## [Description of the task]
Render the material again word for word, skipping the pictures in it.

## [Data listing]
══════
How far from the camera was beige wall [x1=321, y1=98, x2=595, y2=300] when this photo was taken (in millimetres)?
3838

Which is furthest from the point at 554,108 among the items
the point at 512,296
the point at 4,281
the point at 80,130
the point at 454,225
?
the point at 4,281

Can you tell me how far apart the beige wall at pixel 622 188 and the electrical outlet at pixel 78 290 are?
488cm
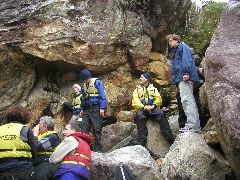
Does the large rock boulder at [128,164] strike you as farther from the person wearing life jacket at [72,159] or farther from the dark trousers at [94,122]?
the dark trousers at [94,122]

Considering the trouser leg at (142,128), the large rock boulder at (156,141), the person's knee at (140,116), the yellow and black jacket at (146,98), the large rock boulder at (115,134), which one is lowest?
the large rock boulder at (115,134)

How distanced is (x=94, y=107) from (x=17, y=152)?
4.83 metres

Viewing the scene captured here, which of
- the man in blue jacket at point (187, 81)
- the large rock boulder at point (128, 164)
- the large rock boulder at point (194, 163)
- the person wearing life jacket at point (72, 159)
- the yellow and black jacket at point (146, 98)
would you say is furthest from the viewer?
the yellow and black jacket at point (146, 98)

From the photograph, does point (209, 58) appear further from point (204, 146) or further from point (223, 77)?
point (204, 146)

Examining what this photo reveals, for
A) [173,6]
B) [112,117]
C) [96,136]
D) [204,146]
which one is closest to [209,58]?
[204,146]

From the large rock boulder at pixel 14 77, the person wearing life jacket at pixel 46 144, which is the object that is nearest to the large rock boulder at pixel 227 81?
the person wearing life jacket at pixel 46 144

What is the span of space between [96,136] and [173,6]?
8.56 m

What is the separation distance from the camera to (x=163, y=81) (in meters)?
15.5

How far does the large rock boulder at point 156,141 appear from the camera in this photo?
35.4 feet

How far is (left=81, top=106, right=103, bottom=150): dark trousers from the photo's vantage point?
36.0 ft

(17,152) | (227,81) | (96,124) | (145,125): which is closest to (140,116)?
(145,125)

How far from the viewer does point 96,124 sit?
══════
## [Written reply]
How far from the camera was beige wall [x1=321, y1=98, x2=595, y2=300] when this photo was taken (in millimetres)?
3838

Which is furthest from the point at 554,108 among the items
the point at 512,296
the point at 4,281
the point at 80,130
the point at 454,225
?
the point at 4,281

Can you tell me how far apart the beige wall at pixel 622 188 and the electrical outlet at pixel 78 290 are?
488cm
Does the large rock boulder at [128,164] strike you as farther from the person wearing life jacket at [72,159] or farther from the dark trousers at [94,122]?
the dark trousers at [94,122]

Considering the trouser leg at (142,128), the large rock boulder at (156,141), the person's knee at (140,116), the yellow and black jacket at (146,98), the large rock boulder at (115,134), which one is lowest?
the large rock boulder at (115,134)

How distanced is (x=94, y=107) from (x=17, y=152)?
4.83 metres

Viewing the scene captured here, which of
- the man in blue jacket at point (187, 81)
- the large rock boulder at point (128, 164)
- the large rock boulder at point (194, 163)
- the person wearing life jacket at point (72, 159)
- the yellow and black jacket at point (146, 98)
would you say is furthest from the viewer?
the yellow and black jacket at point (146, 98)

From the photograph, does point (209, 58) appear further from point (204, 146) or further from point (223, 77)?
point (204, 146)

Examining what this photo reveals, for
A) [173,6]
B) [112,117]
C) [96,136]
D) [204,146]
which one is closest to [209,58]?
[204,146]

From the large rock boulder at pixel 14 77, the person wearing life jacket at pixel 46 144, which is the object that is nearest to the large rock boulder at pixel 227 81?
the person wearing life jacket at pixel 46 144

What is the span of space between [96,136] and [173,6]?
8.56 m

What is the separation distance from the camera to (x=163, y=81) (in meters)?
15.5

How far does the large rock boulder at point 156,141 appear from the camera in this photo?
35.4 feet

How far is (left=81, top=106, right=103, bottom=150): dark trousers from the photo's vantage point?
36.0 ft

(17,152) | (227,81) | (96,124) | (145,125): which is closest to (140,116)?
(145,125)

How far from the viewer does point 96,124 sit?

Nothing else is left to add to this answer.